Lima – José Jerí, président du Congrès péruvien, a prêté serment ce jeudi en tant que chef de l’État, suite à la destitution de Dina Boluarte. Cette décision, prise par le Parlement, ouvre une nouvelle phase de transition politique pour le Pérou, qui doit organiser des élections générales en avril 2026.
La Constitution péruvienne prévoit cette succession dans le cas où le président ne dispose d’aucun vice-président, situation dans laquelle se trouvait Dina Boluarte, elle-même ayant accédé à la présidence après la destitution de Pedro Castillo fin 2022.
Dans ses premières déclarations, José Jerí a promis de former un gouvernement de transition axé sur l’empathie et la réconciliation nationale.
« J’assume humblement la présidence de la République par succession constitutionnelle pour installer et diriger un large gouvernement de transition d’empathie et de réconciliation nationale pour lequel nous devons construire ensemble des accords minimaux »
José Jerí, président du Pérou
L’accession de José Jerí à la présidence par intérim n’est cependant pas sans susciter de vives critiques.
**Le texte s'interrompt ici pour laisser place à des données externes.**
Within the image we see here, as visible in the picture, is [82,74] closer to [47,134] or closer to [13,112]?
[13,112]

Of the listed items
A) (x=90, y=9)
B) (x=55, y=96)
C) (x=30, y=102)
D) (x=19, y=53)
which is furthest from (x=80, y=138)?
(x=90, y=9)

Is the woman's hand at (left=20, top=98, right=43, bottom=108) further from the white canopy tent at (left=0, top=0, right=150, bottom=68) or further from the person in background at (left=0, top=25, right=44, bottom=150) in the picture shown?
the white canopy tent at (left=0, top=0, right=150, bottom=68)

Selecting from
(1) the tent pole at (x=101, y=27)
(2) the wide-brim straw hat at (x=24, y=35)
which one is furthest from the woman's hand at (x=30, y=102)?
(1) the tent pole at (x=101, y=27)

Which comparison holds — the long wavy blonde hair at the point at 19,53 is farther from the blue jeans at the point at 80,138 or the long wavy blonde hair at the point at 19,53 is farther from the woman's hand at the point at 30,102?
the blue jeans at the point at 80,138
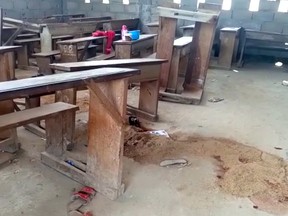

Quelques instants avant le vote, le député de gauche José Quito avait proposé une motion de censure contre le conseil d’administration du Parlement afin d’empêcher Jerí d’entrer en fonction.
José Quito a dénoncé une crise institutionnelle profonde et l’absence de l’État face aux préoccupations de la majorité de la population.
« Il arrive un moment où la crise a débordé, où ont été démontrées les grandes lacunes institutionnelles, la grande absence de l’État face aux grandes majorités »
José Quito, député péruvien
Il a également averti que le gouvernement de Jerí ne tiendrait pas longtemps, prédisant des manifestations populaires qui le forceraient à démissionner.